((

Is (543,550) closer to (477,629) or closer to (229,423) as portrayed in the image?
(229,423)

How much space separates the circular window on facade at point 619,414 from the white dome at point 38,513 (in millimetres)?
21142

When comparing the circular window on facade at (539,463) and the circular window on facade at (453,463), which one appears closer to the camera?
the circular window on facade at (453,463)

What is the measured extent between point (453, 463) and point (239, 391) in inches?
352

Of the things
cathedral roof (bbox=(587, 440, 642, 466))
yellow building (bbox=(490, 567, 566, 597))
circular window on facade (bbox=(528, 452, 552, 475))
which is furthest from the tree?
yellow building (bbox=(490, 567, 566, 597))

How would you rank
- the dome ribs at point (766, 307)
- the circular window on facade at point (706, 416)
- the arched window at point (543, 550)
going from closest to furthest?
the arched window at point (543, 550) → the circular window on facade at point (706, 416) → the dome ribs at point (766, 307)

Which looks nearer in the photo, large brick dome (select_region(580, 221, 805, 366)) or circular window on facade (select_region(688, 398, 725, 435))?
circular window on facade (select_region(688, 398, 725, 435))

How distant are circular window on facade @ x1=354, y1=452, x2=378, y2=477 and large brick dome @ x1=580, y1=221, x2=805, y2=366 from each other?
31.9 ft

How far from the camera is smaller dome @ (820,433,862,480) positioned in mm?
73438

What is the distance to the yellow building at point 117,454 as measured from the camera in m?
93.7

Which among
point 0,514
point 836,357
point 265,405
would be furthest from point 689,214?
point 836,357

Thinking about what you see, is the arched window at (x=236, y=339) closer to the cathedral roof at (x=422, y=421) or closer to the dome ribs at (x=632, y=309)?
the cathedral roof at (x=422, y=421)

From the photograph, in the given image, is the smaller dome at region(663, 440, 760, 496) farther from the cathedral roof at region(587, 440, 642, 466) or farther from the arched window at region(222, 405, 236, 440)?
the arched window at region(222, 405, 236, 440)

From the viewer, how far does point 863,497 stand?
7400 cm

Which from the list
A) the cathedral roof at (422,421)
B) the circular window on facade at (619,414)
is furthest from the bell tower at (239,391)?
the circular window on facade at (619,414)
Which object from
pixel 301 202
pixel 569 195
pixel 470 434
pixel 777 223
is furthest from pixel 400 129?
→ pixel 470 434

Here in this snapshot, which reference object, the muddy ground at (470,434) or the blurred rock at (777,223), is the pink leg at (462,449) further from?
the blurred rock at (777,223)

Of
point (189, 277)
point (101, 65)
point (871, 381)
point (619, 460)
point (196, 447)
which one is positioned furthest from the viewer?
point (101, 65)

))

EXERCISE: Please rewrite the records from the line containing "Which from the list" down through the end of the records, replacing "furthest" with "farthest" and changing nothing else.

WRITTEN RESPONSE:
Which from the list
A) the cathedral roof at (422,421)
B) the circular window on facade at (619,414)
is farthest from the bell tower at (239,391)?
the circular window on facade at (619,414)
Which object from
pixel 301 202
pixel 569 195
pixel 470 434
pixel 777 223
is farthest from pixel 400 129?
→ pixel 470 434

Here in this snapshot, which reference object, the muddy ground at (470,434) or the blurred rock at (777,223), is the pink leg at (462,449) further from?
the blurred rock at (777,223)

Of
point (189, 277)
point (101, 65)
point (871, 381)
point (619, 460)
point (196, 447)
which one is positioned farthest from the viewer?
point (101, 65)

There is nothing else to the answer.